EXERCISE PROMPT
Whenever a line below mentions the word "save", that line should be copied.
*** Opening of DATA EXCERPTS ***
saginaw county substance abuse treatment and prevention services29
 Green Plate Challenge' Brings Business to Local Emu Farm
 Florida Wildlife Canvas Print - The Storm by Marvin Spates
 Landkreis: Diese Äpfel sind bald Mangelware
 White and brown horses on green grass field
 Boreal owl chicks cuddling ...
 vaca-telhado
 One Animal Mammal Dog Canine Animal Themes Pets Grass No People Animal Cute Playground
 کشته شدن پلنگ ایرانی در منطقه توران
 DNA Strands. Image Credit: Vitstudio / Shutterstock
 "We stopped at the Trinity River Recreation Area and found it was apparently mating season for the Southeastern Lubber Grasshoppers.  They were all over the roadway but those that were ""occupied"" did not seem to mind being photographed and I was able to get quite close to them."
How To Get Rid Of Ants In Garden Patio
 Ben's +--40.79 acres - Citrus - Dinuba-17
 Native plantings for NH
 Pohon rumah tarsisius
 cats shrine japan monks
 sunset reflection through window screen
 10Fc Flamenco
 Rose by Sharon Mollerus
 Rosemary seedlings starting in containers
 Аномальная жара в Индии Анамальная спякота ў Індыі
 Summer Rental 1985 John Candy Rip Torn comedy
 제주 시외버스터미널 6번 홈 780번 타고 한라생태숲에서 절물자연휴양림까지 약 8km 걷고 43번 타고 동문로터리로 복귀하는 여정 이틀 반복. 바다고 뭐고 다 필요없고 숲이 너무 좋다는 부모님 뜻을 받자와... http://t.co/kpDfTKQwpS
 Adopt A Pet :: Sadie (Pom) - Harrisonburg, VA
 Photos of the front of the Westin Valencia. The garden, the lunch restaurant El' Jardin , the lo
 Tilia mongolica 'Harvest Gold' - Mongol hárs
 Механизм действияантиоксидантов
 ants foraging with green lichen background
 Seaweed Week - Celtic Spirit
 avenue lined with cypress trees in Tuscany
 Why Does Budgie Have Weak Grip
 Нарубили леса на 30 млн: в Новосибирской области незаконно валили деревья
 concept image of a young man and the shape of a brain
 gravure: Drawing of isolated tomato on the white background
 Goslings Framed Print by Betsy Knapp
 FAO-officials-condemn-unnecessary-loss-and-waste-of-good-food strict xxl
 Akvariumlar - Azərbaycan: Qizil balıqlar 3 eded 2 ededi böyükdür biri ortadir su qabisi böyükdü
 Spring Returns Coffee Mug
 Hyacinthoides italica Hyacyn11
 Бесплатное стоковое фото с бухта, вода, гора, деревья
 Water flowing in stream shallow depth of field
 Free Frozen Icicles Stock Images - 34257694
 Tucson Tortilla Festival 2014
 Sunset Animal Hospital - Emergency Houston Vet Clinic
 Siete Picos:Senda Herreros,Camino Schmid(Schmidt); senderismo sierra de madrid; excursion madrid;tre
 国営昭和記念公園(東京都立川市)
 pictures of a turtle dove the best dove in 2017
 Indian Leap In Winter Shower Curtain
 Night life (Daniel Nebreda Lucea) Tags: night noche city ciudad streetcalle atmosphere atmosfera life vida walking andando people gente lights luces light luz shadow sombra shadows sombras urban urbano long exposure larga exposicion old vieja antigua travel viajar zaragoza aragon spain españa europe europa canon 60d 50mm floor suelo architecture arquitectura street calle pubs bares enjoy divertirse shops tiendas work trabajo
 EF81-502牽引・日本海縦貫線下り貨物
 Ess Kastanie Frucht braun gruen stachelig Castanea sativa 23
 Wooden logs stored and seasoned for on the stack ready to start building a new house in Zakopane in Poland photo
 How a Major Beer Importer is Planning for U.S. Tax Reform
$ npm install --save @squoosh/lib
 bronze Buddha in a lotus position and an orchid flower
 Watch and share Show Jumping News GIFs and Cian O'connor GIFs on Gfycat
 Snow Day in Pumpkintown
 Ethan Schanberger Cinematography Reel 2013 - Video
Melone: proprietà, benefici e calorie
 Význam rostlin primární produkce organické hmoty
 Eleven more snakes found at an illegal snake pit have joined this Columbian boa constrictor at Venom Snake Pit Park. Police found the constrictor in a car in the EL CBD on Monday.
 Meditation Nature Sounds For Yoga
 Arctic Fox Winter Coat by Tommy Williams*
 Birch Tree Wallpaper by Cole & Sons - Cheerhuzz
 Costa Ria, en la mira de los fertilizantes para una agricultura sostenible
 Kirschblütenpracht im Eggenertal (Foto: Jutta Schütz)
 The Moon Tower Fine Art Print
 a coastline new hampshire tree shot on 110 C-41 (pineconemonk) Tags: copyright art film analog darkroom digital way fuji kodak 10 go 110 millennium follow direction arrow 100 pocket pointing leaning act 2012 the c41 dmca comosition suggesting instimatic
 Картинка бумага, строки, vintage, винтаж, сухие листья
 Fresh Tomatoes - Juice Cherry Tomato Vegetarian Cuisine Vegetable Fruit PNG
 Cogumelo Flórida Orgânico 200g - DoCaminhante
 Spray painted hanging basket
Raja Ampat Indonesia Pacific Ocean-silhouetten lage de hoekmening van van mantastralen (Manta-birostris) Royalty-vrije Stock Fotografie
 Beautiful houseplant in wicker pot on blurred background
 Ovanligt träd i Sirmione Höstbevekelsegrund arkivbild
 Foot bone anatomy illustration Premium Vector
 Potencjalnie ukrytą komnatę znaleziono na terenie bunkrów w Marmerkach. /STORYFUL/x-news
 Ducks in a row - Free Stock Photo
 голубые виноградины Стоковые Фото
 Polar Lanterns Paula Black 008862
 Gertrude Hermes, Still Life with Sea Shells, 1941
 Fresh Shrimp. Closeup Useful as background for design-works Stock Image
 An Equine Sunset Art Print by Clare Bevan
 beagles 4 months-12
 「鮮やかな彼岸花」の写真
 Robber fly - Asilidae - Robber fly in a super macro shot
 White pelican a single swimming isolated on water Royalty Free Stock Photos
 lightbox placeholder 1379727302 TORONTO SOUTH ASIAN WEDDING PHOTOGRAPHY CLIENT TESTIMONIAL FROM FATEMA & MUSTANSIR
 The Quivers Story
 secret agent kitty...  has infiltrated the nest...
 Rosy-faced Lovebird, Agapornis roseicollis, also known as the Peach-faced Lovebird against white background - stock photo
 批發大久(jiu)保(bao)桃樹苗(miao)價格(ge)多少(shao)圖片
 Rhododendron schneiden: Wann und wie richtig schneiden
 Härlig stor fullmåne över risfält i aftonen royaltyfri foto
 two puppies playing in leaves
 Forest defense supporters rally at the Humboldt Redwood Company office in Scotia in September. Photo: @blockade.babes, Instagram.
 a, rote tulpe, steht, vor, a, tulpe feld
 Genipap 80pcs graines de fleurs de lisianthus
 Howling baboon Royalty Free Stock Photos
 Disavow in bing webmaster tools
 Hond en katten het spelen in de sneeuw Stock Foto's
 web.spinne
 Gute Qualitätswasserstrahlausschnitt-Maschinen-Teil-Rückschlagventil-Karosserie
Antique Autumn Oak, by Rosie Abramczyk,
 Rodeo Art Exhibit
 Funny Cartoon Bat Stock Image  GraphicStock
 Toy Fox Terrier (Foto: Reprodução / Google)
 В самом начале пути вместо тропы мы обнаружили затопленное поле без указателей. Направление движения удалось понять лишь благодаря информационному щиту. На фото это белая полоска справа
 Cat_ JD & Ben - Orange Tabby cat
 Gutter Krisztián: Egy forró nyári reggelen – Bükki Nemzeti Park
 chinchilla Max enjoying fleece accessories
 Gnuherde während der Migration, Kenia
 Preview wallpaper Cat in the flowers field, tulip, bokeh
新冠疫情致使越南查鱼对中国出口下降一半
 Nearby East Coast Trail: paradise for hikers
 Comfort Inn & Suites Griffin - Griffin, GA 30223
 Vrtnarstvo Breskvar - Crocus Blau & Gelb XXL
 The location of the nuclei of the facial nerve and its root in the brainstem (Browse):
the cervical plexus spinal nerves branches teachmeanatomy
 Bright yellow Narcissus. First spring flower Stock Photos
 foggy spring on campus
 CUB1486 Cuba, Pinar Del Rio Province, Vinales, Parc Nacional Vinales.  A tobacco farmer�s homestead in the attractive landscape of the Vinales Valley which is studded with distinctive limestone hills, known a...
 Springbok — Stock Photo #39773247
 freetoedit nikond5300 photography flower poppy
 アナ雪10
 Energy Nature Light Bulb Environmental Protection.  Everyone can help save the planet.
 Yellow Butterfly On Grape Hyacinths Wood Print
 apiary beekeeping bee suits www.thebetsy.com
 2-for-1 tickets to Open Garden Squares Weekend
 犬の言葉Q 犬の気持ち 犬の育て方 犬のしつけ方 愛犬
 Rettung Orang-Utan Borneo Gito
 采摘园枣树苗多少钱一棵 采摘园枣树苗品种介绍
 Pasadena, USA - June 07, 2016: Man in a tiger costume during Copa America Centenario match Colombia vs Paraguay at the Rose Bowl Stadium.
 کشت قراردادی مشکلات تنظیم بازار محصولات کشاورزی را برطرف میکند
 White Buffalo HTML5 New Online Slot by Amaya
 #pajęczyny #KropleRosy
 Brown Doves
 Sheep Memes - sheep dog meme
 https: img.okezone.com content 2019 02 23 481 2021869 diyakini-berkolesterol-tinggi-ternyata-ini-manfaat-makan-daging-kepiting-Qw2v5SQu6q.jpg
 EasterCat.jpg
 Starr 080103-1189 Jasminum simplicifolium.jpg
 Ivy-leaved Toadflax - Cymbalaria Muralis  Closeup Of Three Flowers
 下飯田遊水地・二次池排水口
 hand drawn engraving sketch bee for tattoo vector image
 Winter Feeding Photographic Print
*** Close of DATA EXCERPTS ***
TASK RESPONSE
$ npm install --save @squoosh/lib
 Energy Nature Light Bulb Environmental Protection.  Everyone can help save the planet.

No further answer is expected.